Re: [VOTE] Apache Flink CDC Release 3.2.0, release candidate #0

2024-08-18 Thread Yanquan Lv
-1 as there are two problems of stable reproduction for main connectors.
Met a NotSerializableException that block user to use Kafka as pipeline
sink[1].
Met a NoPointException that will always lead to failure when job restarted
using Paimon as pipeline sink[2].

[1] https://issues.apache.org/jira/browse/FLINK-36082
[2] https://issues.apache.org/jira/browse/FLINK-36088

Yanquan Lv  于2024年8月18日周日 17:43写道:

> Hi Qingsheng, I've tested and met a NotSerializableException[1] that will
> lead to failure when using Kafka as pipeline sink in 3.2.0 version.
> I think it may be a blocker as this happened during the submission phase.
>
> [1] https://issues.apache.org/jira/browse/FLINK-36082
>
> Qingsheng Ren  于2024年8月15日周四 15:13写道:
>
>> Hi everyone,
>>
>> Please review and vote on the release candidate #0 for the version 3.2.0
>> of
>> Apache Flink CDC,
>> as follows:
>> [ ] +1, Approve the release
>> [ ] -1, Do not approve the release (please provide specific comments)

## Given entries
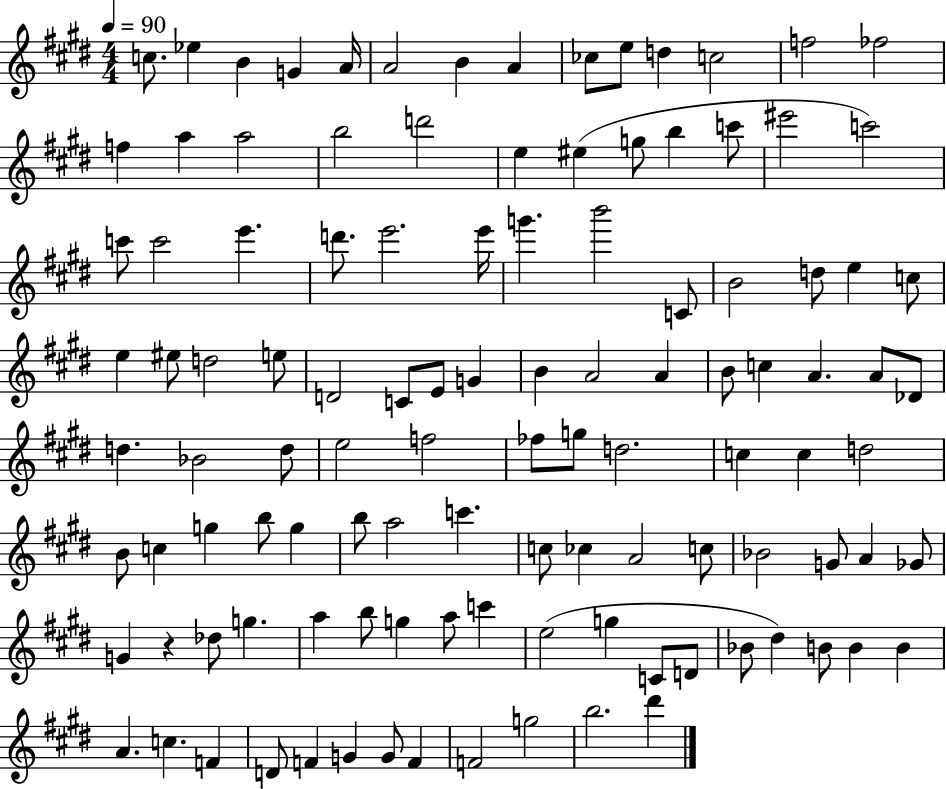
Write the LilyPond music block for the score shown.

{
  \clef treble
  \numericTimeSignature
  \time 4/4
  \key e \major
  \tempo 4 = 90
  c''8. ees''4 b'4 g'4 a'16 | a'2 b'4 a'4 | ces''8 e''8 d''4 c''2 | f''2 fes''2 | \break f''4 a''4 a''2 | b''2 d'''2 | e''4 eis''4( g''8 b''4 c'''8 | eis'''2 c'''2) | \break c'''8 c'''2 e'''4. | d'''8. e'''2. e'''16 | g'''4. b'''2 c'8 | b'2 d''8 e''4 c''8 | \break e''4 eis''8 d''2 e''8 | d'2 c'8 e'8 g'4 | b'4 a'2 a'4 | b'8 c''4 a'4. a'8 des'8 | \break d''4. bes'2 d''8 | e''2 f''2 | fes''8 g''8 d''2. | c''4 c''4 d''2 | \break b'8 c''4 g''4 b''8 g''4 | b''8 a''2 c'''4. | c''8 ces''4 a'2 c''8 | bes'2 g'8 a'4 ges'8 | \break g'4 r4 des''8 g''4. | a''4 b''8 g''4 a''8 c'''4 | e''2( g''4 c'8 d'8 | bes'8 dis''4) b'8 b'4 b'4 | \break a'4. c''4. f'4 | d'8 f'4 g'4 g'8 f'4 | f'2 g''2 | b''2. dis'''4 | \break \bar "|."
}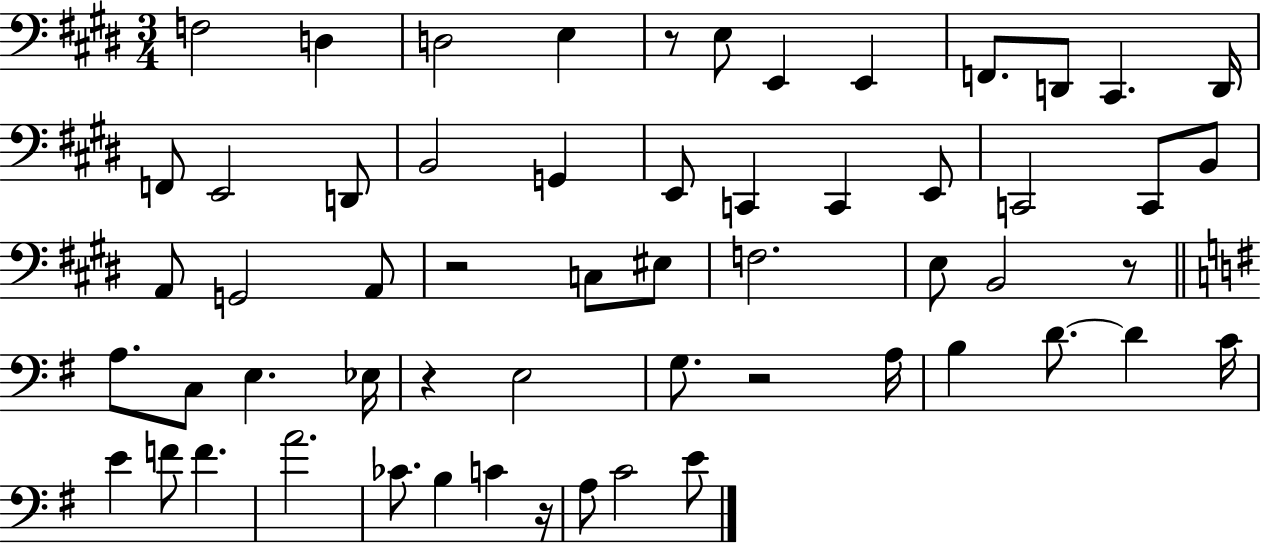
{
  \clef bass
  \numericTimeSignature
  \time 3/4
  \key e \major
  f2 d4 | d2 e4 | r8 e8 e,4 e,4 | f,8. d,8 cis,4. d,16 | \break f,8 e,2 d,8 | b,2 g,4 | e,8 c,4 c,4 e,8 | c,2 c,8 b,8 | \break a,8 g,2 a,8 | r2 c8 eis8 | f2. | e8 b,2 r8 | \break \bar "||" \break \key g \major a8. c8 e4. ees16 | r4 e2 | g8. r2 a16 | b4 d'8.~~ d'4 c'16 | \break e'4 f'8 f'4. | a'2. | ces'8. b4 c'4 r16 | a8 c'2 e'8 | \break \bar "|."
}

---

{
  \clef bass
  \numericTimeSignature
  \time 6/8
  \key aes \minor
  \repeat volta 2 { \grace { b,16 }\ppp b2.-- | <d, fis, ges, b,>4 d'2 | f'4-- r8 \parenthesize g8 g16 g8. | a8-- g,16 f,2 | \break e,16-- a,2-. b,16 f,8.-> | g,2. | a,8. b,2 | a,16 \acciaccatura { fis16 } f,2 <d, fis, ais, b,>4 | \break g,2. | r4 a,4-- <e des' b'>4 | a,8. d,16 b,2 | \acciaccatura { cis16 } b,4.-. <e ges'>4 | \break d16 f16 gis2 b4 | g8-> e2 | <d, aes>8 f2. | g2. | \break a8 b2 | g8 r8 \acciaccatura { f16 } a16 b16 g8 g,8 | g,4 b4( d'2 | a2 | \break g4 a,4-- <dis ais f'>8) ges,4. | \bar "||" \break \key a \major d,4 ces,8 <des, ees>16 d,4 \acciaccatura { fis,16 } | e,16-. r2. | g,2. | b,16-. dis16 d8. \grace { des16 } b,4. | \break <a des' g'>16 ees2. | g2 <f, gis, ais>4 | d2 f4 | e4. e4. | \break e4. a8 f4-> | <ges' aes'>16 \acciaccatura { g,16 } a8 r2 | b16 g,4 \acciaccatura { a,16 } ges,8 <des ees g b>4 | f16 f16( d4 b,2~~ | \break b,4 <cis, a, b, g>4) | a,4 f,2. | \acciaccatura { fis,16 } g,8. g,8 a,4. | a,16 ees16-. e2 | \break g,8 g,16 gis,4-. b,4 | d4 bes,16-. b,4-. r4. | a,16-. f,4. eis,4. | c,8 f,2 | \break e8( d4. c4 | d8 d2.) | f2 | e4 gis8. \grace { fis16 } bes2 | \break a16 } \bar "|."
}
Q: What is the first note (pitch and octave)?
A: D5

## Task goal
Resume the Flink CDC release vote thread after its last line.

## Task response
>>
>> **Release Overview**
>>
>> As an overview, the release consists of the following:
>> a) Flink CDC source release to be deployed to dist.apache.org
>> b) Maven artifacts to be deployed to the Maven Central Repository
>>
>> **Staging Areas to Review**
>>
>> The staging areas containing the above mentioned artifacts are as follows,
>> for your review:
>> * All artifacts for a) can be found in the corresponding dev repository at
>> dist.apache.org [1], which are signed with the key with fingerprint
>> A1BD477F79D036D2C30CA7DBCA8AEEC2F6EB040B [2]
>> * All artifacts for b) can be found at the Apache Nexus Repository [3]
>>
>> Other links for your review:
>> * JIRA release notes [4]
>> * Source code tag "release-3.2.0-rc0" with commit hash
>> c03938e8de46b2d00a5984467d0e9bdca4a1 [5]
>> * PR for release announcement blog post of Flink CDC 3.2.0 in flink-web
>> [6]
>>
>> **Vote Duration**
>>
>> The voting time will run for at least 72 hours.
>> It is adopted by majority approval, with at least 3 PMC affirmative votes.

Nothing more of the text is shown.